SSE's members are maintaining thousands of heirloom varieties, traditional Indian crops, garden varieties of the Mennonite and Amish, vegetables dropped from all seed catalogs and outstanding foreign varieties. Each year hundreds of members use SSE's publications to distribute such seeds to ensure their survival.

Each winter SSE publishes a 304-page Seed Savers Yearbook which contains names and addresses of 900 members and 6,000 listings of rare vegetable and fruit varieties that they are offering to other gardeners. Seeds are obtained by writing directly to the members who are listing those varieties.

http://www.seedsavers.org

Native American Seeds

Native seeds/SEARCH (NS/S) is a nonprofit seed conservation organization working to preserve the traditional native crops of the U.S. Southwest and Northwest Mexico. For centuries Native American farmers have grown corn, squash, beans and other crops under a variety of growing conditions.

The NS/S Seedbank houses, for future generations, the seeds of crops and wild plants traditionally used as food, fiber and dyes by prehistoric and more recent cultures inhabiting the arid southwestern U.S. and northwestern Mexico.

NS/S encourages the continued use of these plants in their native habitats, and also distributes them widely to home gardeners, researchers and free of charge to Native American farmers. Wild relatives of crops - such as wild beans, chiles, gourds and cotton - are included in Native Seeds/SEARCH's conservation efforts.

NS/S's informative annual seed catalog lists more than 200 varieties for sale. Each crop listing includes seed saving information as well as culture and folklore.

http://www.nativeseeds.org/v2/default.php

Southern Exposure Seed Exchange

Southern Exposure Seed Exchange is a wonderful source for heirloom seeds and other open-pollinated (non-hybrid) seeds with an emphasis on vegetables, flowers, and herbs that grow well in the Mid-Atlantic region.

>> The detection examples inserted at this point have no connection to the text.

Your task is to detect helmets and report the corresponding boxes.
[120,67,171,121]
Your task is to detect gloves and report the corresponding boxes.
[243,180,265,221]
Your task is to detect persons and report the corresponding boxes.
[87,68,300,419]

They support seed saving and traditional seed breeding and do extensive germination and purity testing of seeds and nursery stock to ensure the highest quality seed possible.

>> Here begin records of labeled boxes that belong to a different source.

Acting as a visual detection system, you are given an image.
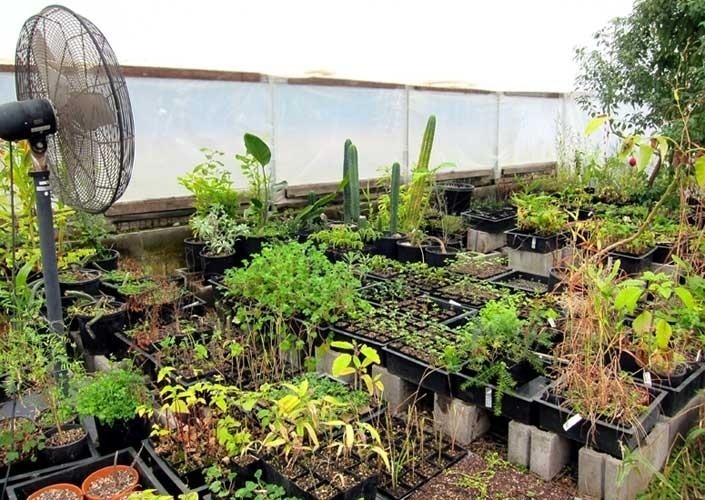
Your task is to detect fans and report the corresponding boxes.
[0,5,135,369]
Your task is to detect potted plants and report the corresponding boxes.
[0,116,705,500]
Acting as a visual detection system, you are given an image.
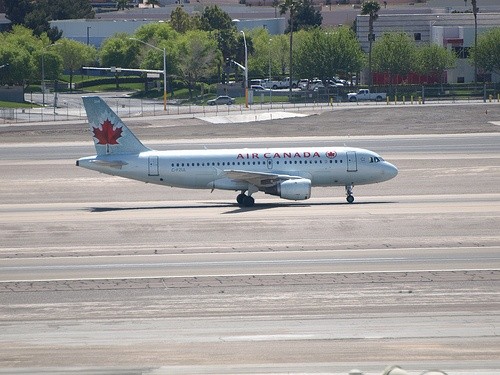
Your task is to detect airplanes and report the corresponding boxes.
[74,95,398,207]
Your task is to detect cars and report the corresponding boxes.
[219,77,356,91]
[207,96,236,105]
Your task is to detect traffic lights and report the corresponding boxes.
[226,57,231,66]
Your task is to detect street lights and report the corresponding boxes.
[240,30,249,107]
[268,39,273,103]
[129,37,168,110]
[42,42,62,107]
[87,26,93,79]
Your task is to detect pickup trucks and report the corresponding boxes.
[347,88,388,102]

Browse their mail-order site to find heirloom tomatoes, peppers, ginseng, potato onions, okra, naturally colored cotton, southern-style greens, and much more.

http://www.southernexposure.com/index.html

The Mayan word `gene' means "spiral of life." The genes in heirloom seeds give life to our future. Unless the backyard gardeners and organic farmers keep these seeds alive, they will disappear altogether. This is truly an instance where one person –a lone gardener in a backyard vegetable garden–can potentially make all the difference in the world.

Brothers and Sisters, support seed saving organizations. Visit their web sites and order their catologes. In these times, you must know how to grow your own food, save seeds and can fruits and vegatables. It does not matter how small of a garden you have. Become a member of an heirloom seed exchange. It is up to YOU to save the seeds.